• [Supplied passage]

Undoubtedly the most important contribution of the nineteenth century to the store of human knowledge is the doctrine of evolution. We know now that from time immemorial the hidden things of the spiritual world have been coming forth into manifestation in the visible universe through an orderly process of unfolding. From a finite standpoint, everything appears to grow, to evolve, in accordance with absolutely exact, universal laws.

The life of the individual is a growth.

The life of the race is a growth.

Our world seems to be a complicated entanglement of forces and interests when we regard it simply as a struggle amongst individuals, in which only the strongest can survive; but it blends into a consistent expression when we lose the finite, personal thought in the Universal consciousness, and view life from its true center. To do this we must break down the walls of dogmatism, materialism, and selfishness which finite thought has built around us, and which shut out the spiritual vision. In feudal days men sought to protect their lives and fortunes by entrenching themselves in impregnable strongholds and establishing their supremacy as individuals sundered from the body of society. But later there came a violent reaction to balance the equation. Man is no more fitted to live in isolation than is an atom of matter to remain apart from others of its kind. Both alike are endowed with natures that compel them to seek alliances and enter into combinations which tend to produce more highly organic forms. True individualism can only be realized through co-operation.

• [Directions] What comes next in the passage on evolution and co-operation, picking up right after its last sentence? The material after this point stands apart from the passage on evolution and co-operation.

• [Dataset section]

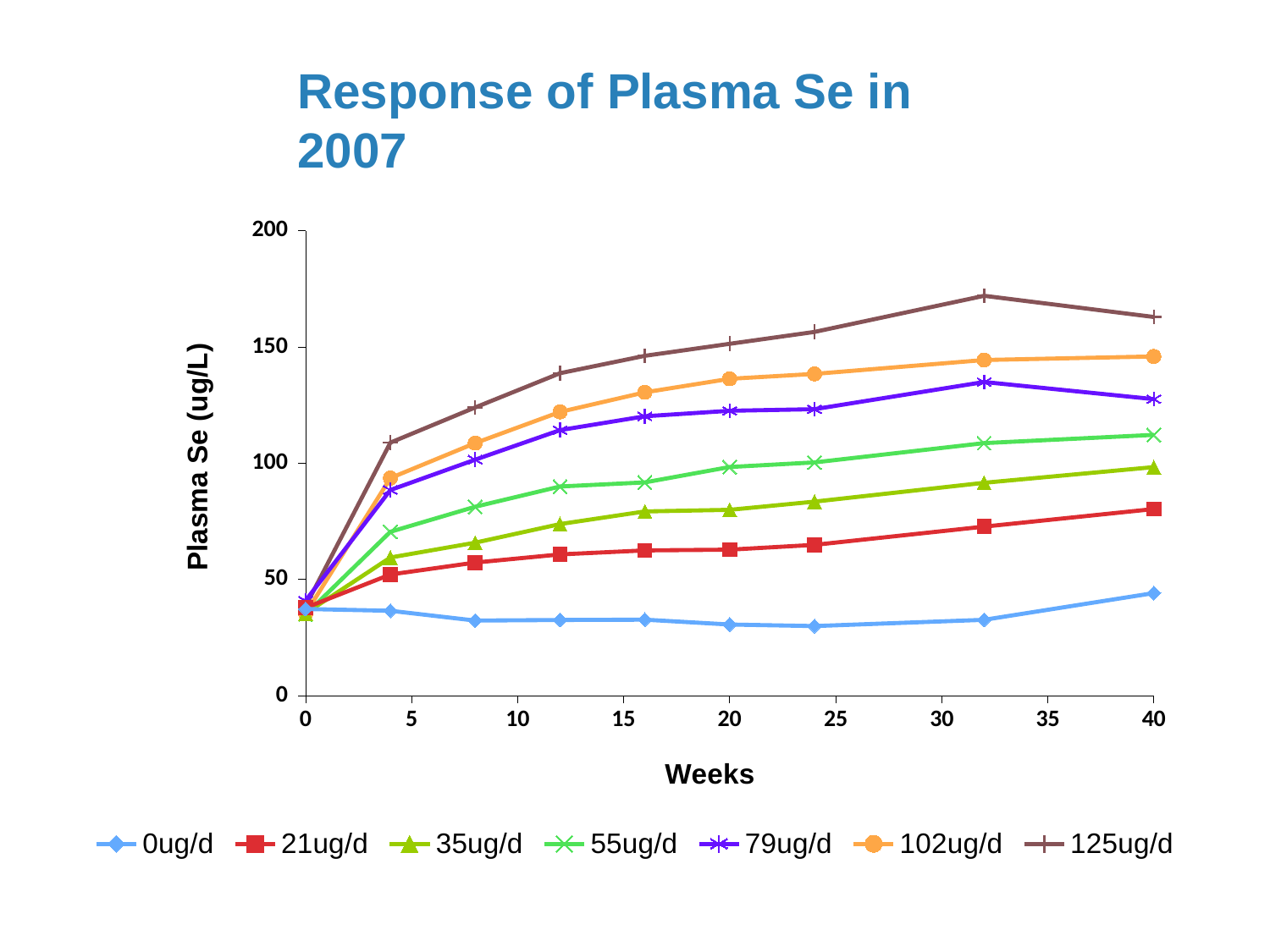
Which series has the lowest plasma Se at week 40? 0ug/d How many data points are plotted for each series? 9 Is the value for 0ug/d at week 24 greater or less than 50? less Is the value for 21ug/d at week 40 greater or less than 50? greater Is the value for 125ug/d at week 32 greater or less than 150? greater Which series has the highest plasma Se at week 40? 125ug/d Does the 102ug/d series generally rise or fall from week 0 to week 40? rise At week 40, which is higher: 125ug/d or 102ug/d? 125ug/d How many series does the legend list? 7 What is the label of the y axis? Plasma Se (ug/L) What kind of chart is shown on the slide? line chart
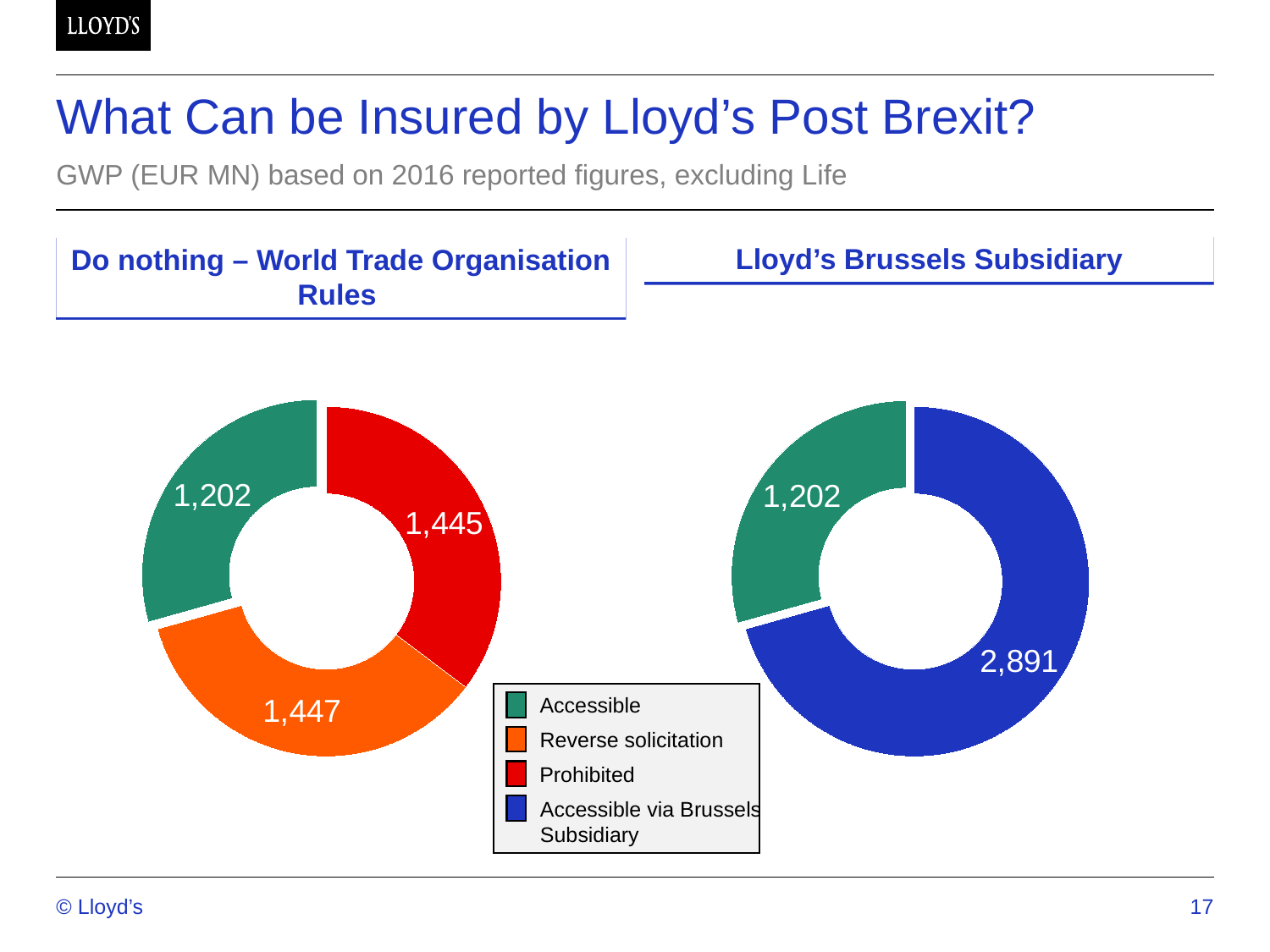
What is the total of all segments in the 'Do nothing – World Trade Organisation Rules' chart? 4,094 In the 'Do nothing – World Trade Organisation Rules' chart, which category has the smallest value? Accessible In the 'Do nothing – World Trade Organisation Rules' chart, which is larger: Reverse solicitation or Accessible? Reverse solicitation In the 'Lloyd's Brussels Subsidiary' chart, what is the difference between Accessible via Brussels Subsidiary and Accessible? 1,689 In the 'Lloyd's Brussels Subsidiary' chart, what is the value for Accessible? 1,202 How many categories are shown in the 'Lloyd's Brussels Subsidiary' chart? 2 In the 'Do nothing – World Trade Organisation Rules' chart, what is the value for Reverse solicitation? 1,447 In the 'Lloyd's Brussels Subsidiary' chart, which category has the largest value? Accessible via Brussels Subsidiary How many entries does the shared legend list? 4 In the 'Lloyd's Brussels Subsidiary' chart, what is the value for Accessible via Brussels Subsidiary? 2,891 How many categories are shown in the 'Do nothing – World Trade Organisation Rules' chart? 3 In the 'Do nothing – World Trade Organisation Rules' chart, what is the value for Prohibited? 1,445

• [Response below]
This is a law of Being. The highest specialization in the several members of the human body is effected through their organic unity in a perfect whole.

Growth has generally been regarded as a consequence of getting, acquiring, and absorbing. But according to the spiritual view, exactly the reverse of this is true—it is due to the impulse to give out, to share, to co-operate, to part with the exclusive life by losing it in a larger existence. He grows most who realizes most of the spirit of giving, losing, abandoning, sacrificing the lower things of life for the greater good.

"Whosoever would save his life shall lose it; and whosoever shall lose his life for my sake shall find it."

In this simple act of renouncing personal self-interest for a more inclusive life lies the essence of growth and the key to the eternal life. The law of growth, then, is revealed in the tendency to open out, to expand, to abandon the old for the new, to cut loose from all that binds, restricts, hampers, contracts, enslaves, or limits, and to realize the free life of the Spirit.

"The wind bloweth where it listeth, and thou hearest the voice thereof, but knowest not whence it cometh, and whither it goeth; so is every one that is born of the Spirit."

"Consider the lilies, how they grow; they toil not, neither do they spin; yet I say unto you, Even Solomon in all his glory was not arrayed like one of these."

The spiritually discerning man, the man who consciously allows his life to grow instead of striving to determine its course, indicates a tremendous advance in the scale of evolution. When one appreciates this factor, until recently so little recognized, the doctrine of evolution takes on a new significance. This type of man marks the beginning of a radically different order of society, for he will no more fit into the present makeshift than would the Copernican world into a system of the Ptolemaic sort. The new wine "will burst the old wine-skins."

Generally speaking, social bodies, like material ones, are of two descriptions as to their structure and method of formation. Material bodies of the one class, commonly termed "inanimate," are held together by the power of cohesion.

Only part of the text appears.